Metronidazole and tetracycline are both secreted into human milk. Metronidazole is secreted in human milk in concentrations similar to those found in plasma. Because of the potential for tumorigenicity shown for metronidazole in mouse and rat studies, and because of the potential for serious adverse reactions in nursing infants from tetracyclines, a decision should be made whether to discontinue nursing or to discontinue therapy, taking into account the importance of the therapy to the mother. (See CONTRAINDICATIONS)

Pediatric Use

Tetracycline use in children may cause permanent discoloration of the teeth. Enamel hypoplasia has also been reported. PYLERA™ should not be used in children less than 8 years of age. Safety and effectiveness of PYLERA™ in pediatric patients infected with Helicobacter pylori have not been established. (See CONTRAINDICATIONS and WARNINGS)

Geriatric Use

Of the 324 patients who received PYLERA™ in clinical studies, 40 were ≥ 65 years old. Clinical studies of PYLERA™ did not include sufficient numbers of subjects aged 65 and over to determine whether they respond differently from younger subjects.
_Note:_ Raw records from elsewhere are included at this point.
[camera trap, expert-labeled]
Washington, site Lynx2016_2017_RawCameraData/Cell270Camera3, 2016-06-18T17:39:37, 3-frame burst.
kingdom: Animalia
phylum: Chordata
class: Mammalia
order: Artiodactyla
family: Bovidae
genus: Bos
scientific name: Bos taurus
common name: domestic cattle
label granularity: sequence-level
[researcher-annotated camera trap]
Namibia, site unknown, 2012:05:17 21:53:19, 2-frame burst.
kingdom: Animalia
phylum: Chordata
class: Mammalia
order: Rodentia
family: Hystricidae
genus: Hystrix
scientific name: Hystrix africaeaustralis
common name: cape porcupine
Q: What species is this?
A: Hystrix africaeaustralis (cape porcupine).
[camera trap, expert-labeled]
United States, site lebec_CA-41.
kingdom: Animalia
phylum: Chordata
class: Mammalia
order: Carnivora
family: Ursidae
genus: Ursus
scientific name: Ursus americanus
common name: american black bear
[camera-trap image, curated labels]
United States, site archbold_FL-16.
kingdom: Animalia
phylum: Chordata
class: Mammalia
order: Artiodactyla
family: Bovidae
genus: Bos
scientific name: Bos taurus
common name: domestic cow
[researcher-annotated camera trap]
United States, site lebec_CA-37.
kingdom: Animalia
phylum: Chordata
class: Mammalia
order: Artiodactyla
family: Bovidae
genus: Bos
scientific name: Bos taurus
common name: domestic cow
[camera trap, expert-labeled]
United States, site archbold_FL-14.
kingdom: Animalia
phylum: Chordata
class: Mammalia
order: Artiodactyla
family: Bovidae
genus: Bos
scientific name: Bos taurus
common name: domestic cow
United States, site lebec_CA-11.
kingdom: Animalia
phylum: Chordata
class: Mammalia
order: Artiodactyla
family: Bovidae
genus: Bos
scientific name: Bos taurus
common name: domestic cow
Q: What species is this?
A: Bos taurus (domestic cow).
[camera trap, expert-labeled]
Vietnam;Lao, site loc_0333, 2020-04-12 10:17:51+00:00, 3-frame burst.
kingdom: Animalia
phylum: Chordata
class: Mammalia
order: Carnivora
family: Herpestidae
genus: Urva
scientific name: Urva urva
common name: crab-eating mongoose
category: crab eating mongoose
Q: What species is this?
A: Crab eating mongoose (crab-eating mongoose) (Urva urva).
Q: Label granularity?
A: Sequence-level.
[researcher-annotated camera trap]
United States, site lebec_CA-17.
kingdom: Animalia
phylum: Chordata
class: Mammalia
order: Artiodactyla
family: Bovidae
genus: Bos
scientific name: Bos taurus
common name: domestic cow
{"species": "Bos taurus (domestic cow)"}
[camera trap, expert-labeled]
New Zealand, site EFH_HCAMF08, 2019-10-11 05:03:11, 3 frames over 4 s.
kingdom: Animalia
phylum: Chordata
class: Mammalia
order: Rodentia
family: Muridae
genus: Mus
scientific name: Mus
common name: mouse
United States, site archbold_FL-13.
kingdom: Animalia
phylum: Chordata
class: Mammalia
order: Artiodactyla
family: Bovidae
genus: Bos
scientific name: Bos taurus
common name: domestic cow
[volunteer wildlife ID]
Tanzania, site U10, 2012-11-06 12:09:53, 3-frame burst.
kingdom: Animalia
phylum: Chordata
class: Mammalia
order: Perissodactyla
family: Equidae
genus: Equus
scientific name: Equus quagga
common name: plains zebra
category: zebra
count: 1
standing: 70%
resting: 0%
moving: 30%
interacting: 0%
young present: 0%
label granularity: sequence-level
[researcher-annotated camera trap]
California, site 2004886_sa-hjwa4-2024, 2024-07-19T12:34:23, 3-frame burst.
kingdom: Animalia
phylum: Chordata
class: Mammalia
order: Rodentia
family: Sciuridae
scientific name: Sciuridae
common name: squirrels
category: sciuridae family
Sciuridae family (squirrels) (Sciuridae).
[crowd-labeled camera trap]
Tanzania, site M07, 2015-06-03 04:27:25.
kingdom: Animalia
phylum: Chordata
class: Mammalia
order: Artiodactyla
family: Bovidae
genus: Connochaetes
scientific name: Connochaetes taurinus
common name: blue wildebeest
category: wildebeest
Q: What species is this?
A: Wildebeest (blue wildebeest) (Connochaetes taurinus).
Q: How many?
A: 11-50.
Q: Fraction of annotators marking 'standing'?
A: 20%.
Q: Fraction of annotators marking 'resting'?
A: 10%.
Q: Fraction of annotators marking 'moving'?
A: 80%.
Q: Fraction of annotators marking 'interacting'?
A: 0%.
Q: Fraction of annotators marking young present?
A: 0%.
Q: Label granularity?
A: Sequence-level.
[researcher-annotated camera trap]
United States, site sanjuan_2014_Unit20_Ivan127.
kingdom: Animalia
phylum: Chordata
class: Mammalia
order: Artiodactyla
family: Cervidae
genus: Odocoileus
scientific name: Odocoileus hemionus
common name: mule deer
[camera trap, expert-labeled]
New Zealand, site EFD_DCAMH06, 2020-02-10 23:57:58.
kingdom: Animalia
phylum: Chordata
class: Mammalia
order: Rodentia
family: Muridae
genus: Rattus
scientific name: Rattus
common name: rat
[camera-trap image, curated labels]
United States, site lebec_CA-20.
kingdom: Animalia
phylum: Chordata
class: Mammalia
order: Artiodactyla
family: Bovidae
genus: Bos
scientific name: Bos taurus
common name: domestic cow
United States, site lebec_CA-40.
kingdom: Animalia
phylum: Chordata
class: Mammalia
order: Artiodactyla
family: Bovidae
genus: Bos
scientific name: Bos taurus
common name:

Other reported clinical experience has not identified differences in responses between the elderly and younger patients. In general, the greater frequency of decreased hepatic, renal, or cardiac function, and of concomitant disease or other drug therapy in elderly patients should be considered when prescribing PYLERA™. As stated in the CONTRAINDICATIONS section, PYLERA™ is contraindicated in patients with renal or hepatic impairment.

Last reviewed on RxList: 6/13/2007
This monograph has been modified to include the generic and brand name in many instances.